Organisers of the European Dialogue on Internet Governance hope to draw on Brazil’s lessons

Monika Ermert, Heise, Intellectual Property Watch, VDI-Nachrichten, Germany

PUBLISHED ON: 10 Jun 2014

A year ago the European Dialogue on Internet Governance was bristling with news of a system of pervasive surveillance revealed by former NSA-contractor Edward Snowden, governments showed off contained anger and private companies such as Google were already engaged in a charming initiative to win back trust. The news during this year’ss EuroDIG, “Digital Society at Stake” (June 12-13), are the NetMundial documents and, potentially a European answer to it. Both topics are related and both are still remarkably distant from “Realpolitik”.

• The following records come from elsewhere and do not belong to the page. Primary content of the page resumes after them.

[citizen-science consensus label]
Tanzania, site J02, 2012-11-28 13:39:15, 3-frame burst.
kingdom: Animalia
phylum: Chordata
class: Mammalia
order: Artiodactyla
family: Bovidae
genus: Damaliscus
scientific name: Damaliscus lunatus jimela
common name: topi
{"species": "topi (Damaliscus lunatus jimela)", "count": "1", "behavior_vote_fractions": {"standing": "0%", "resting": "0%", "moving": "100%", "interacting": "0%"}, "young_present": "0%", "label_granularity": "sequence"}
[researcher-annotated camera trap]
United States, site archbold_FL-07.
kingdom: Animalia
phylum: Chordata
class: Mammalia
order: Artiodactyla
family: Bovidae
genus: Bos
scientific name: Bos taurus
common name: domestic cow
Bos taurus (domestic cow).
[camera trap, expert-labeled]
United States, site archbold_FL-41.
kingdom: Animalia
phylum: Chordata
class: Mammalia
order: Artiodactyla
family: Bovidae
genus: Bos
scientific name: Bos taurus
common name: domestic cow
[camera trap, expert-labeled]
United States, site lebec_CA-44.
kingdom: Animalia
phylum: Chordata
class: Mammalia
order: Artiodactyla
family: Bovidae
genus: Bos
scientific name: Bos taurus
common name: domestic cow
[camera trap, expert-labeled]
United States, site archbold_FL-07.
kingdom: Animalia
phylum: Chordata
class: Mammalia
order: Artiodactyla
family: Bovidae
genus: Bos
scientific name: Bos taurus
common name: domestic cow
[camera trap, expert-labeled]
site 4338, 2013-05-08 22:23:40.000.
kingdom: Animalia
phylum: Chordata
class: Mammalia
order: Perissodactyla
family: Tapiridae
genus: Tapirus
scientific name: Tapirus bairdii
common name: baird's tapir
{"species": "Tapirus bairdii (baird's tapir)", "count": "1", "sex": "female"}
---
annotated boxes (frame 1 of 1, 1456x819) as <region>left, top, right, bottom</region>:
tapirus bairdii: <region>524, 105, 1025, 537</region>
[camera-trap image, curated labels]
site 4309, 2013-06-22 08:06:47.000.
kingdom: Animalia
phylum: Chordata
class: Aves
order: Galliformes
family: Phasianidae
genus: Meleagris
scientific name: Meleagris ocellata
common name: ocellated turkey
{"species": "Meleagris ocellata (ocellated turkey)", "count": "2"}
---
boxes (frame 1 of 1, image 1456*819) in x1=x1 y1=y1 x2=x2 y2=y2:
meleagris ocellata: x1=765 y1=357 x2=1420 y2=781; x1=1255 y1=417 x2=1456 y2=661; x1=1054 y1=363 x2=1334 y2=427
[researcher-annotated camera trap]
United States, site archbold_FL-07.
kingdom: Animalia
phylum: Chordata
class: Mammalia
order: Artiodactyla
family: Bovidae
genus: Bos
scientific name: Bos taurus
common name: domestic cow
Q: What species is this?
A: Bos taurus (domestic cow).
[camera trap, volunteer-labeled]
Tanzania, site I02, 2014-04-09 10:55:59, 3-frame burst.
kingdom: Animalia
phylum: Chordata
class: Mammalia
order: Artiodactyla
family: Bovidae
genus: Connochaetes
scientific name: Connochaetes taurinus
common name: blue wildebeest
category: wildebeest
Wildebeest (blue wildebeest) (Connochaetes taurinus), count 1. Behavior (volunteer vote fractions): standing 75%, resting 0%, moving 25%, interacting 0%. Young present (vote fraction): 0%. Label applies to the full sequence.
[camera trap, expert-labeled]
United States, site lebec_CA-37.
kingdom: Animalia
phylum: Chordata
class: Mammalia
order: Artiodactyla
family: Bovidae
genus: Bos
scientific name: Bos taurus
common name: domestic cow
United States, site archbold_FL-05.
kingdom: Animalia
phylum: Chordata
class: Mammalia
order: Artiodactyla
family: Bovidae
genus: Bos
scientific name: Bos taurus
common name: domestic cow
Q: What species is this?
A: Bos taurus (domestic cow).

A strong European message on the NetMundial documents would be what Michael Rotert, Board member of eco, the Association of the German Internet Economy, hopes for at the EuroDIG in Berlin. “That would be a success,” Rotert said talking to the Internet Policy Review shortly before the event.

Eco has been the host and main sponsor of the event that is, according to main institutional partner Council of Europe, expected to bring 600 participants to the German capital. German Foreign Minister, Frank-Walter Steinmeier will open the seventh edition of the largest regional Internet Governance Forum.

How will EuroDIG advance from the achievements at NetMundial?

According to Rotert, the consensus on documents at NetMundial illustrate that the multi-stakeholder model is growing up. “We hope that the EuroDIG can capitalise on the NetMundial process”, Rotert said while acknowledging: without the revelations about the tapping of Dilma Rousseff's communication there might not have been a NetMundial. Surveillance will again be a topic in Berlin, “The Internet is broken” is the title of a panel that takes a stab at the dark side of internet politics.

Another driver of the Multi-stakeholder discussion and a topic for Berlin, too, is the planned release of the Internet Assigned Names and Numbers (IANA) from US oversight. While a European position on it would be nice, Rotert said, time for the reform before 2015 was quite tight. The IANA discussion includes the question: should changes in the management of central internet resources be debated by experts only or are the expert stakeholders responsible to organise a broader public debate?

Beside the major topics, NetMundial and the internet governance roadmap, there will be surveillance and privacy debates, ongoing debates about access, copyright, security, protection of minors and hate speech and, net neutrality.

Considerable gap between EuroDIG discussions and Realpolitik

The gap between the EuroDIG discussions and Realpolitik however, remains considerable, Rotert and Wolfgang Kleinwächter, Professor Emeritus for International Law and one of Germany's experts on internet governance, both confirm.

The 2010 EU Digital Agenda initiative, Kleinwächter said, was heavily focussed on economic aspects of ICT, while paying less attention to the global internet governance agenda. The EU institution most active in the creation of the EuroDIG had been the Strasbourg-based Council of Europe, said Kleinwächter. “More attention for the EuroDIG by the EU bodies, especially the new Parliament, would be good,” he added. Members of the European Parliament have attended EuroDIG conferences over the years, but participation has not been as active as in Internet Governance Fora.  

Beyond the institutional gaps, stakeholders also have a hard time coordinating main topics efficiently. The lack of concrete action with regard to surveillance illustrated this, Kleinwächter said.

Stakeholders need to bundle forces

As Rotert pointed out, while slow, the Internet Governance Dialogue meetings had resulted in tiny steps towards cooperation of the public and private sector. Today, Germany is considering making a bid to host the IGF in 2016, he said. Given that the German IGF – and to a considerable extent also the EuroDIG still are looking for quite some additional sponsoring – a leap in commitment by governments and companies is necessary to reach that.

There will not be a number of shiny side-events at this year’s EuroDIG, one of which is the Opening Party for the Factory – Berlin's new start-up and event forum. The programme will feature Berlin's Mayor Klaus Wowereit alongside Google's Eric Schmidt on 11 June. While the latter is meant to promote the Berlin start-up scene or Google products and services, it might divert attention away from the more theory-heavy governance agenda, Rotert is concerned.